黒服着た細いのが、聖女見習いのソデをつまんで引っ張って話が違うとか文句言ってる。
「あれね、ムリなんじゃない?バックスのヤツ、全然なってないもん。統制取れない手下なんて、何百人いても邪魔」
「なら、どうやって」
「パーシーさんに聞いたんだけどさ。ドラゴンズマウントに竜が1頭、生き残ってるらしいよ」
俺をほったらかしにして意味のわからない事をささやき合ってる。面白くない。
「俺を手伝ってくれるのか?」
大声を上げると、ドライアド達と3人が話をやめて、俺の方をを見た。今まで騒がしすぎたから、静かすぎて耳鳴りがした。
「どっちかっていうと、手伝ってもらう、かな。教会がマトモだったら耳をそがれるくらいの銀貨を鋳潰して矢じり作ったけど、弓って素早く射てないでしょ。あたしの浄化の術も時間がかかる。こいつの火炎呪もそう。足止め役の、強ぉい剣士か拳士がいたら助かるなぁ」
「テオを盾にする気ですか」
深いため息をついた細いのが、物入れから出した小さい輪を投げて寄越した。
「利き手じゃない方の指にはめて下さい。お守りです」
赤い石か、木を染めた指輪だった。なんでこんな物。
「あたしとおそろいだよ」
聖女見習いが赤い指輪をした手を上げて見せた。投げ返すのを思いとどまって、左薬指にはめる。ゆるかった輪が生き物のように指を締めつけて外れなくなった。
「何だ、これ」
「呪いの指輪…なあんてね」
聖女見習いが笑う。マジ、か?すぐに体温に馴染んで違和感がなくなる。それがかえって無気味だ。
「これで、この男は私の庇護下に入った。
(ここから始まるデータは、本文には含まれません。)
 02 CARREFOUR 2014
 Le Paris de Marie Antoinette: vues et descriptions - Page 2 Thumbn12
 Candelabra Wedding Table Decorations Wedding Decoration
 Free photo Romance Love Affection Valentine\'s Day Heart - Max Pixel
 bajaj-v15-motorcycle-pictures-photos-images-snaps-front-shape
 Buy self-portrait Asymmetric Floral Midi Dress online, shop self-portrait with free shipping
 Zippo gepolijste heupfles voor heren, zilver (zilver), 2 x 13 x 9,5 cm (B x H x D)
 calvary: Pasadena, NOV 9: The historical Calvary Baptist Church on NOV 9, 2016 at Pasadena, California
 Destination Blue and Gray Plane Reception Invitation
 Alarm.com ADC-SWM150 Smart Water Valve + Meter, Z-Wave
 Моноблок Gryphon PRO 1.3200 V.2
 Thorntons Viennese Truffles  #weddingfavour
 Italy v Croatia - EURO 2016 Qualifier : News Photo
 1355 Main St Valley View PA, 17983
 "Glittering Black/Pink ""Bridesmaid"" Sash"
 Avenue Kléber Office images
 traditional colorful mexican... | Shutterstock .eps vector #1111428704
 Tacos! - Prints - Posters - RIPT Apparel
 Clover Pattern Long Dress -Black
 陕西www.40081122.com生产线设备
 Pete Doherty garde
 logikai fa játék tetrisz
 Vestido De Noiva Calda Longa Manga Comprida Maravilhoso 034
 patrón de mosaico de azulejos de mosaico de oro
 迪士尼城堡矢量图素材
森の貴婦人方には手をお引きいただきたい」
俺の前にいたドライアド達が振り返り、呻いてうつむいて、去っていった。最後にカエデの葉を散りばめた緑の髪が首筋をなでて、飛び去る。お前はバカだと捨てゼリフを残して。
「けど、ドライアドたちに案内してもらわないと、城へは」
彼女たちに捕まって半日以上。暴れたいのをずっと我慢していたのはそのせいだ。
「ご案内します、アレフ様」
ビーズの様にドングリをちりばめた、ふくらんだドレスの大女が現れて、優雅に会釈した。結い上げた髪にも茶色いドングリが散っている。
あたりに緑の光が満ちる。穏やかな光の中で森の木々が形を失う。灰色の闇の中で、足元が浮いた。川で溺れたときの様に、どっちが上か下か分からなくなる。テオはもがいた。急に、前のめりにこけた。頬に柔らかな草が触れた。
「御身に幸運を。どうかこの地から憂いをおぬぐい下さい」
緑の光が消えて、闇が戻った。ほのかな光は聖女見習いが掲げていた…違う、もっと青白い光だ。
顔を上げると、月明かりに5つの塔がぼんやりと浮かぶ城館があった。
「これが、吸血鬼の棲み家」
身を起こし、剣帯を握り締める。
ふと、これから一緒に危地に飛び込むのに、互いの名前も知らないのはどうかと思った。
「なぁ、聖女見習いさん、あんたの名前は」
「あたしはティア。そっちの弓使いは…ダーモッド・ブースだっけ。それと」
「アレフ、だよな。さっき樫の女王みたいなドライアドがそう呼んでた」
細い顔が引きつっている。
「名づけ親を恨むなよ。きっと知らなかったんだよ。俺だって、去年までは吸血鬼の親玉がそんな名前だったなんて知らなかったんだから」
「そう、ですね」
暗い顔でアレフがうつむく。ビビってんのかな。でも、俺は怖くない。怖いことなんかあるもんか。
ティアの熱い視線を背中に感じながら、テオは城に向かって一歩踏み出した。